Temporal#
OpenDP supports some manipulation of dates and times, which can be useful in predicates and grouping functions.
[5]:
import polars as pl
import opendp.prelude as dp
dp.enable_features("contrib")
# Fetch and unpack the data.
![ -e ../sample_FR_LFS.csv ] || ( curl 'https://github.com/opendp/dp-test-datasets/blob/main/data/sample_FR_LFS.csv.zip?raw=true' --location --output sample_FR_LFS.csv.zip; unzip sample_FR_LFS.csv.zip -d ../ )
lf_dates = (
pl.scan_csv("../sample_FR_LFS.csv", ignore_errors=True)
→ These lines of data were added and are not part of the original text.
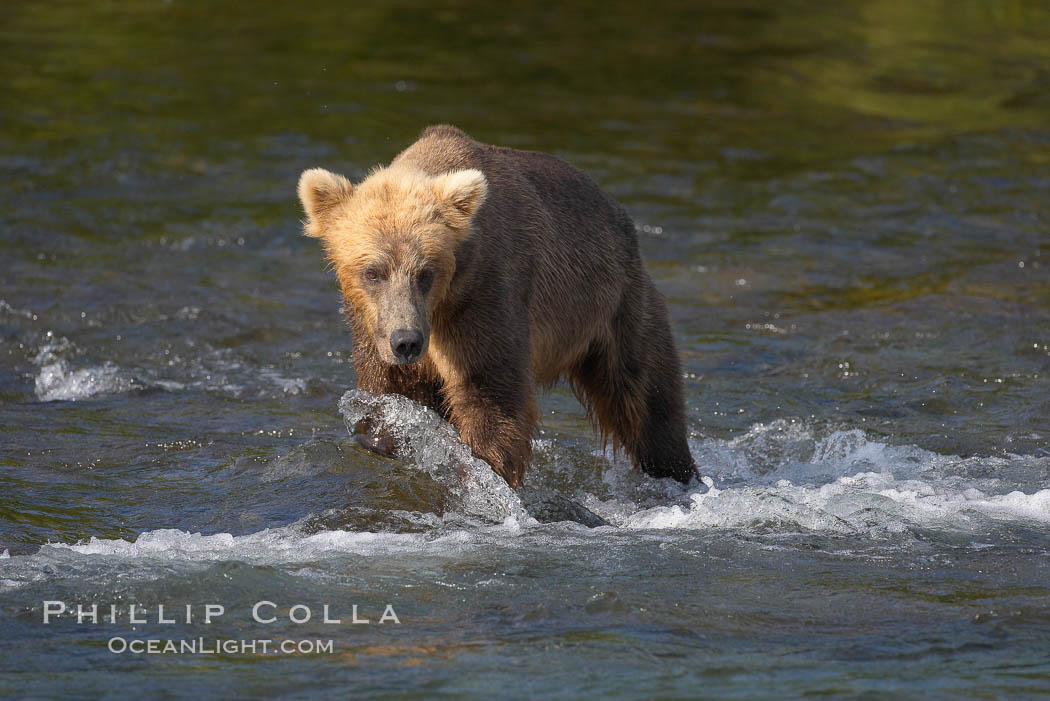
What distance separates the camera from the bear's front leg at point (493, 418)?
6.02 metres

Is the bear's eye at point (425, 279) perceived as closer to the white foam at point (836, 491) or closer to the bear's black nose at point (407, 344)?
the bear's black nose at point (407, 344)

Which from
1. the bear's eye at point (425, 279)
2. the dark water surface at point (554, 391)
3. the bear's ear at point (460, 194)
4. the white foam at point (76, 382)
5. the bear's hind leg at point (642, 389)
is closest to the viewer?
the dark water surface at point (554, 391)

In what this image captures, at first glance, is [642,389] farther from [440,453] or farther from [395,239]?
[395,239]

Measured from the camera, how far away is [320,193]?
5945 mm

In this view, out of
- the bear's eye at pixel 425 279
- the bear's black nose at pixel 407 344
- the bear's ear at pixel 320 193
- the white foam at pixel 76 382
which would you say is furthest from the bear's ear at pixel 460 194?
the white foam at pixel 76 382

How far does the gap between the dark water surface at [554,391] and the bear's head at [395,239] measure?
0.73 m

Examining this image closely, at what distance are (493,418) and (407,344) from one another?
0.73 meters

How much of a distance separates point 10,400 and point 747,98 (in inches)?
440

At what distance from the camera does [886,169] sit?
1434 cm

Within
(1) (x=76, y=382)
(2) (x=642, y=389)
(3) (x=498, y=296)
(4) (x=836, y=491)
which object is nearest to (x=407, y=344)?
(3) (x=498, y=296)

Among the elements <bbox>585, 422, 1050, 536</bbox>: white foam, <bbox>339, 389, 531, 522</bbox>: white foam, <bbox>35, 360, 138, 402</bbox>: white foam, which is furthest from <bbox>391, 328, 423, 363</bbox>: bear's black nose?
<bbox>35, 360, 138, 402</bbox>: white foam

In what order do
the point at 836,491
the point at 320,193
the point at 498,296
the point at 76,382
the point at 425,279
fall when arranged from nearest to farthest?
the point at 425,279
the point at 320,193
the point at 498,296
the point at 836,491
the point at 76,382

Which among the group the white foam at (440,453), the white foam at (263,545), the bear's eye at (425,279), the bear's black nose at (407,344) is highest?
the bear's eye at (425,279)

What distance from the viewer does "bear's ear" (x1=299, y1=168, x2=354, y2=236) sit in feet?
19.3
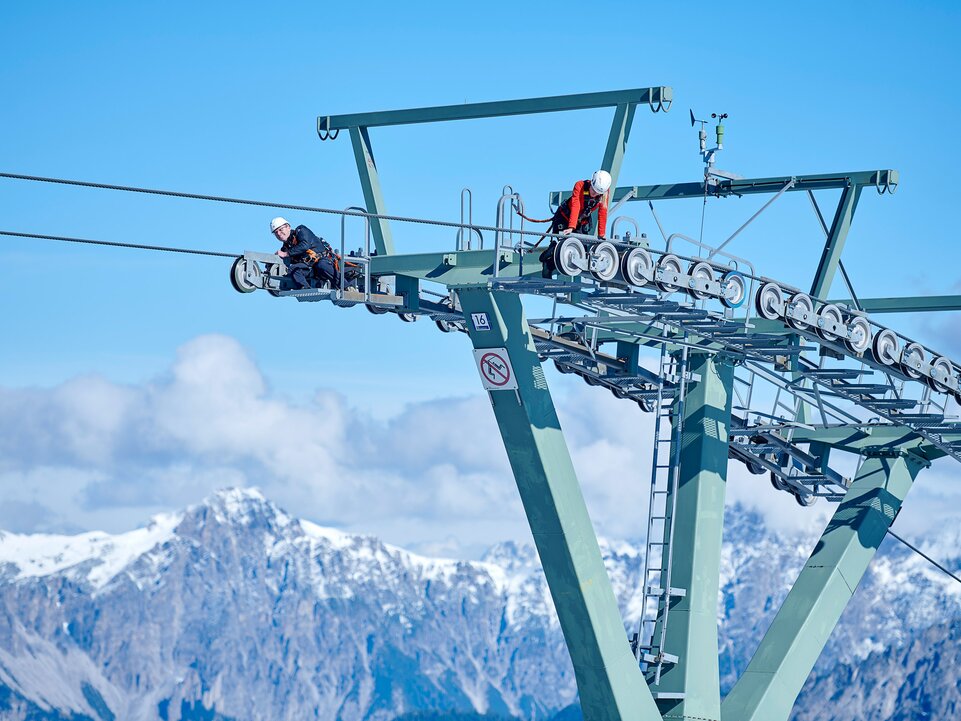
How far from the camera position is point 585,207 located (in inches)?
1201

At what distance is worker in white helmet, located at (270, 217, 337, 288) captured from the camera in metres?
30.5

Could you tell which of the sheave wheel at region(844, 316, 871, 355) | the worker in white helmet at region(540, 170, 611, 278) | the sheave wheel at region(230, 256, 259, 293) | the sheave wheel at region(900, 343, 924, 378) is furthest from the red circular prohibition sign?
the sheave wheel at region(900, 343, 924, 378)

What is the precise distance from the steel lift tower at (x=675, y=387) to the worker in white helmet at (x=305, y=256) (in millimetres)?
319

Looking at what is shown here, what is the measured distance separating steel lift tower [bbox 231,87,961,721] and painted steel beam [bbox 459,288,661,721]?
0.04 m

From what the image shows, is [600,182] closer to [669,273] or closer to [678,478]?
[669,273]

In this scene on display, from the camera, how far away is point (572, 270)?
2856 cm

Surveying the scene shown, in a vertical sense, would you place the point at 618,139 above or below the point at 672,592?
above

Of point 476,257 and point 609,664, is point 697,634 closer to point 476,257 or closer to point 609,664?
point 609,664

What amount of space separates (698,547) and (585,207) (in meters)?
9.59

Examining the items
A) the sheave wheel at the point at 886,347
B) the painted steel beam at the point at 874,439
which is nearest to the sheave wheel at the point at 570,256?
the sheave wheel at the point at 886,347

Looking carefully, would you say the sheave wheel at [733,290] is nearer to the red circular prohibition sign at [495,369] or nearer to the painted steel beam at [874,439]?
the red circular prohibition sign at [495,369]

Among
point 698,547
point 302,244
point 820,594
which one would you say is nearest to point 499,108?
point 302,244

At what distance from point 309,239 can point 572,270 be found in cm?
502

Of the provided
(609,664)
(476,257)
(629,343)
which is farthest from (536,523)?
(629,343)
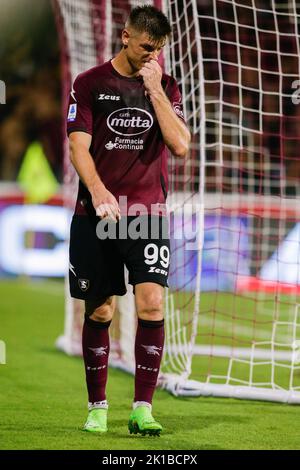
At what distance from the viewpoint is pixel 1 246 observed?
643 inches

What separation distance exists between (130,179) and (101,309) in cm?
64

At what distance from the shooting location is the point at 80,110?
195 inches

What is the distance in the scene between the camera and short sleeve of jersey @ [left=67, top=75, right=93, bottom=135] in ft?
16.1

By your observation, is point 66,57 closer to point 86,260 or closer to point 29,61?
point 86,260

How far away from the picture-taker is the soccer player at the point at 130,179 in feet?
16.0

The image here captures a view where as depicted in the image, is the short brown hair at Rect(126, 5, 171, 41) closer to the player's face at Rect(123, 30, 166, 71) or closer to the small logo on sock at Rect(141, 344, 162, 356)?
the player's face at Rect(123, 30, 166, 71)

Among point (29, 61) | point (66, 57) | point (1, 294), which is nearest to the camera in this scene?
point (66, 57)

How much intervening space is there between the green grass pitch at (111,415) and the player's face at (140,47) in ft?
5.64

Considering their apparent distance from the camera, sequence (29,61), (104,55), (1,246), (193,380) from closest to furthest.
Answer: (193,380)
(104,55)
(1,246)
(29,61)

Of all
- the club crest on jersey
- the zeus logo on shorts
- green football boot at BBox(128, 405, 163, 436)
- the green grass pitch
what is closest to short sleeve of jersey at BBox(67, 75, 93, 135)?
the club crest on jersey

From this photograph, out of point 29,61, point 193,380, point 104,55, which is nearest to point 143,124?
point 193,380

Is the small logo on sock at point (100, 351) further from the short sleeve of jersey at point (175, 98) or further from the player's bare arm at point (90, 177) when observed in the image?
the short sleeve of jersey at point (175, 98)

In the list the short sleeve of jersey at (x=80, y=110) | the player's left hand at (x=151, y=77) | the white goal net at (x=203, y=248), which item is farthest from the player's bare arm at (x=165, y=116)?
the white goal net at (x=203, y=248)
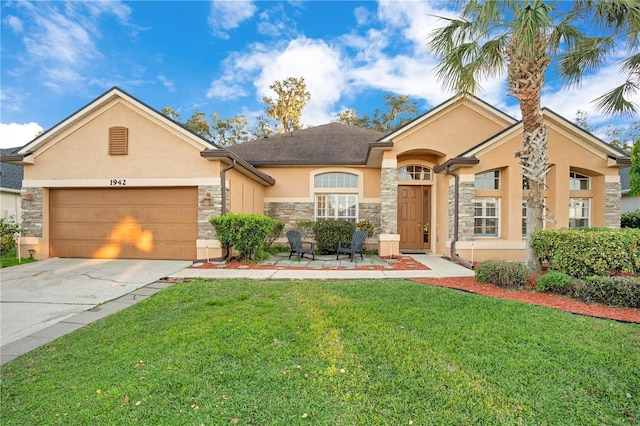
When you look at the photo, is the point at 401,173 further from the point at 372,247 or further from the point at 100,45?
the point at 100,45

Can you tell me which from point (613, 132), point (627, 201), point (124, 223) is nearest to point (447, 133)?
point (124, 223)

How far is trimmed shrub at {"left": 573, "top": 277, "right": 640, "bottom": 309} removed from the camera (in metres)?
4.73

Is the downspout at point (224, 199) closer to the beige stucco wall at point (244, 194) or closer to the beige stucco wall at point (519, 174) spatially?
the beige stucco wall at point (244, 194)

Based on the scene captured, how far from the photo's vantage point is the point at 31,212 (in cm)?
944

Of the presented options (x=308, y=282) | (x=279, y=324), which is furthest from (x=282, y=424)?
(x=308, y=282)

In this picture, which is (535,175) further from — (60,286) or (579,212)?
(60,286)

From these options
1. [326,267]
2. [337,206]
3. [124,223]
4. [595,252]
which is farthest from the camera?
[337,206]

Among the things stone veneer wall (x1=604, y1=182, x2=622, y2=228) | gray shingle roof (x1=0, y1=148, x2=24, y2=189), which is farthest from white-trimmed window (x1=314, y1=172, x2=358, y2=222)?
gray shingle roof (x1=0, y1=148, x2=24, y2=189)

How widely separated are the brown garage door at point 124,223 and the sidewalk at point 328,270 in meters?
1.64

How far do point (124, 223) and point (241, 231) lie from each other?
14.1ft

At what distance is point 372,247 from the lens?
11828 millimetres

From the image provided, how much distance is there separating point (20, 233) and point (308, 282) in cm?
1031

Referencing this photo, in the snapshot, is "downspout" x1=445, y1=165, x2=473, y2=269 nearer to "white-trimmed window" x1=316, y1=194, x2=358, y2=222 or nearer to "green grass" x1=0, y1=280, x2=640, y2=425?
"white-trimmed window" x1=316, y1=194, x2=358, y2=222

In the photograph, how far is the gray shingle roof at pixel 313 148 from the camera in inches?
486
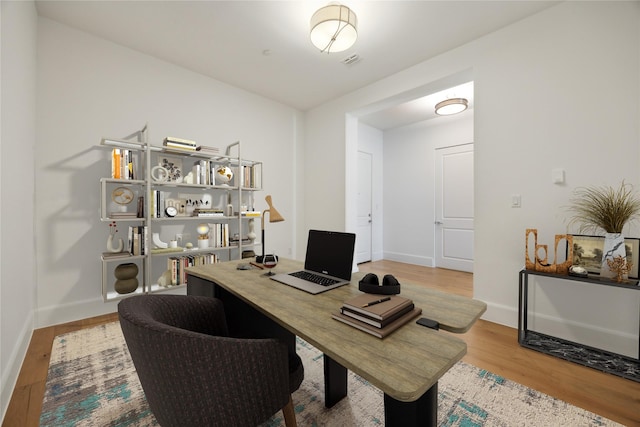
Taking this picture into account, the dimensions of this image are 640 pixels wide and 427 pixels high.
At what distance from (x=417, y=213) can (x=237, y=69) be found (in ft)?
13.3

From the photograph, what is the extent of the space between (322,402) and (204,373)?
99 centimetres

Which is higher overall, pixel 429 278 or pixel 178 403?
pixel 178 403

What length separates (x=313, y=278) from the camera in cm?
152

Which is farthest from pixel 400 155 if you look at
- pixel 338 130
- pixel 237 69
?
pixel 237 69

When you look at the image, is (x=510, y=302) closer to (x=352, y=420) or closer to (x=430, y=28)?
(x=352, y=420)

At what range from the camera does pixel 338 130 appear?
4203 mm

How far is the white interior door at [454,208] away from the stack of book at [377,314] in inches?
171

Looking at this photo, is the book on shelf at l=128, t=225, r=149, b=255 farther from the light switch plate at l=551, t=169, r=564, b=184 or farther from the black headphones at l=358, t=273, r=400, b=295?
the light switch plate at l=551, t=169, r=564, b=184

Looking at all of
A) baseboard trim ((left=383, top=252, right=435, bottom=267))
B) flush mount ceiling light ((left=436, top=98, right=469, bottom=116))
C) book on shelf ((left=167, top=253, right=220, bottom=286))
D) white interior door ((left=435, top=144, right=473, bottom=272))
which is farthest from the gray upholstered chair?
baseboard trim ((left=383, top=252, right=435, bottom=267))

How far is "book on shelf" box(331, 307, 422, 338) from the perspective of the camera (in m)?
0.89

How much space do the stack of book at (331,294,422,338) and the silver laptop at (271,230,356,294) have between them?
328mm

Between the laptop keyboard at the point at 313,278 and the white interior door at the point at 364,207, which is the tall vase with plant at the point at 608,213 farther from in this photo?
the white interior door at the point at 364,207

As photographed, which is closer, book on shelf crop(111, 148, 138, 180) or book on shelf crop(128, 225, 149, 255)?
book on shelf crop(111, 148, 138, 180)

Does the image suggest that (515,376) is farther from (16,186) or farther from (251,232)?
(16,186)
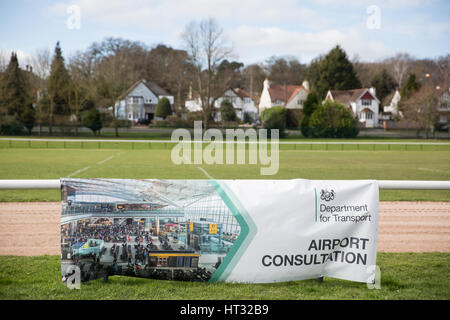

# prepare the data with some expressions that are not yet supported in OpenDP
.select(DATE=pl.concat_str("REFYEAR", pl.col.QUARTER * 3, pl.lit("01"), separator="-"))
)
context = dp.Context.compositor(
data=lf_dates,
privacy_unit=dp.unit_of(contributions=36),
privacy_loss=dp.loss_of(epsilon=1.0, delta=1e-7),
split_evenly_over=1,
)
Date/Time Components#
Date expressions (can be applied to
pl.Date
andpl.Datetime
dtypes).dt.year
.dt.iso_year
.dt.quarter
.dt.month
.dt.week
.dt.weekday
.dt.day
.dt.ordinal_day
Time expressions (can be applied to
pl.Time
andpl.Datetime
dtypes).dt.hour
.dt.minute
.dt.second
.dt.millisecond
.dt.microsecond
.dt.nanosecond
An example of their use can be seen below, where a string column is parsed into dates, and then year and month components are retrieved from the dates.
[6]:
query = (
context.query()
.with_columns(pl.col.DATE.str.to_date(format=r"%Y-%m-%d"))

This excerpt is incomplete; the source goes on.